# [EXERCISE DETAILS]
Please copy the data below word for word, starting at the line that contains "Which of point" and stopping after the line that contains "the point at 451,683 <", with both of those lines included.
──────── PROVIDED ENTRIES ────────
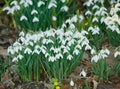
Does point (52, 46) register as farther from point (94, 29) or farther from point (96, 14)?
point (96, 14)

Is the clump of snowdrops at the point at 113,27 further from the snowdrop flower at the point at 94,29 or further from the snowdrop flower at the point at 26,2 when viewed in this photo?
the snowdrop flower at the point at 26,2

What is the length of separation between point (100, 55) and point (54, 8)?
1.16 metres

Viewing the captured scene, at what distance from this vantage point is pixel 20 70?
3705mm

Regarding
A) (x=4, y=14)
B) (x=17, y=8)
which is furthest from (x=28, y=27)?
(x=4, y=14)

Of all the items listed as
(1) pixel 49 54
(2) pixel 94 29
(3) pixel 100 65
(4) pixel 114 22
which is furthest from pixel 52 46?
(4) pixel 114 22

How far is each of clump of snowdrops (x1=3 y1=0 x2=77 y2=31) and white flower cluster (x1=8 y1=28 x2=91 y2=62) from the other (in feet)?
2.13

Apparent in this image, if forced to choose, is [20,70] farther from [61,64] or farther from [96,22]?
[96,22]

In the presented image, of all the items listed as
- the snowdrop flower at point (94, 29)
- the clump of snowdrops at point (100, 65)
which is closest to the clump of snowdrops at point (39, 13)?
the snowdrop flower at point (94, 29)

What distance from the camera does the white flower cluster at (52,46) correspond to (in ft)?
11.7

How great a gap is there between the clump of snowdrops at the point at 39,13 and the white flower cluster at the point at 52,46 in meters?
0.65

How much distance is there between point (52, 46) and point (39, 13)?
0.94m

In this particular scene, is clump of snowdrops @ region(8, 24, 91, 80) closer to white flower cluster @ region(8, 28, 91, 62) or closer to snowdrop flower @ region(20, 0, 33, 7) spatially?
white flower cluster @ region(8, 28, 91, 62)

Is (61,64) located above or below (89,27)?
below

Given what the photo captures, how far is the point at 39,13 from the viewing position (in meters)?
4.45
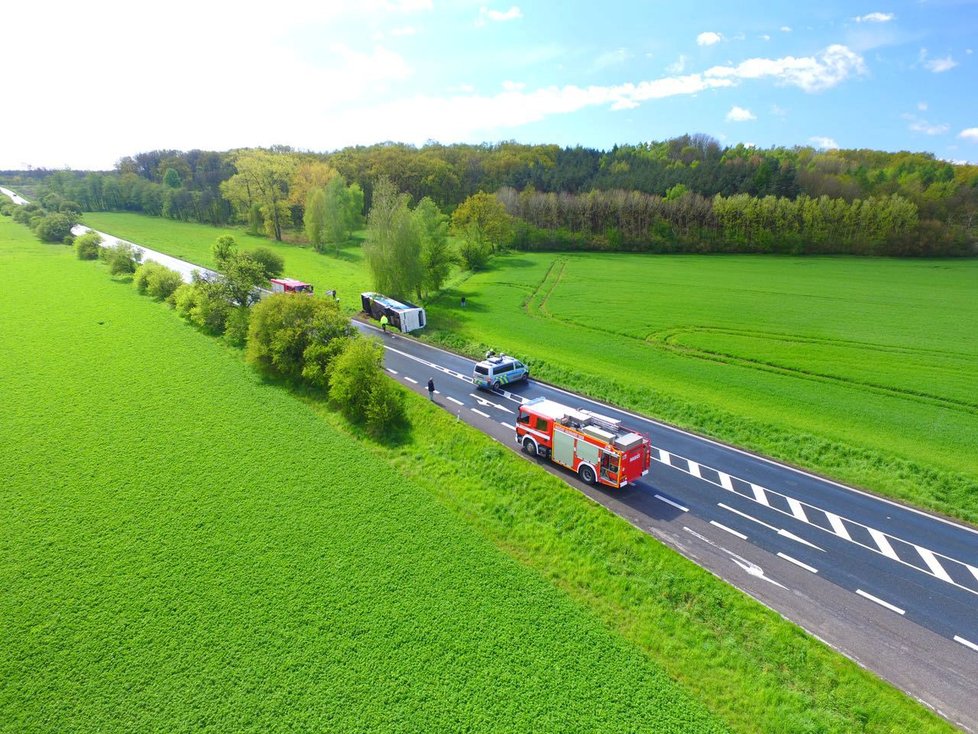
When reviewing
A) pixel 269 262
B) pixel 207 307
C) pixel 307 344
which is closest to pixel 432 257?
pixel 269 262

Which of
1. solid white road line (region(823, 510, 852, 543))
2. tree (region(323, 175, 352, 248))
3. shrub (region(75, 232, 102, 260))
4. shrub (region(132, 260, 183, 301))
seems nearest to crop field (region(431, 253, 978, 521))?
solid white road line (region(823, 510, 852, 543))

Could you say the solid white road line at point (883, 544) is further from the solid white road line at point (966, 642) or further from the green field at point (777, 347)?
the green field at point (777, 347)

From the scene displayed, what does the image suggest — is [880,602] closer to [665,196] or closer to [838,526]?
[838,526]

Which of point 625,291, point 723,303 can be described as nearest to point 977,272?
point 723,303

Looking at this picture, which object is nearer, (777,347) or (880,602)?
(880,602)

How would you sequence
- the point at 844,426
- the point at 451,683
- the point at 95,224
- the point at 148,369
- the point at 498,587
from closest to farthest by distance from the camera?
the point at 451,683 < the point at 498,587 < the point at 844,426 < the point at 148,369 < the point at 95,224

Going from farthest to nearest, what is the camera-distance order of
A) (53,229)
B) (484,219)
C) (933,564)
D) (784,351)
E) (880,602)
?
1. (53,229)
2. (484,219)
3. (784,351)
4. (933,564)
5. (880,602)

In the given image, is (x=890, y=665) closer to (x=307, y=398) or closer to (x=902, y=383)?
(x=902, y=383)
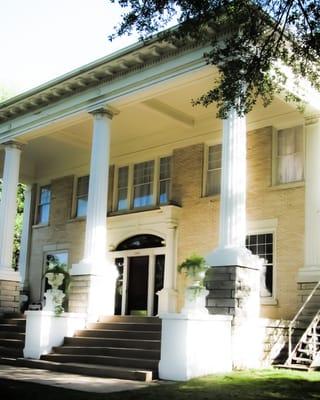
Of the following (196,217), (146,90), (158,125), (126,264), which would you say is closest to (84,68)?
(146,90)

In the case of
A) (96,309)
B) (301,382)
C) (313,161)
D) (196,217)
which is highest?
────────
# [WRITTEN SOLUTION]
Which of point 625,291, point 723,303 can be described as nearest to point 977,272?
point 723,303

Looking at this picture, which object is nearer, (777,347) or (880,602)?
(880,602)

How would you sequence
- the point at 844,426
- the point at 451,683
- the point at 95,224
- the point at 148,369
- the point at 498,587
from closest to farthest by distance from the camera?
the point at 451,683 < the point at 498,587 < the point at 844,426 < the point at 148,369 < the point at 95,224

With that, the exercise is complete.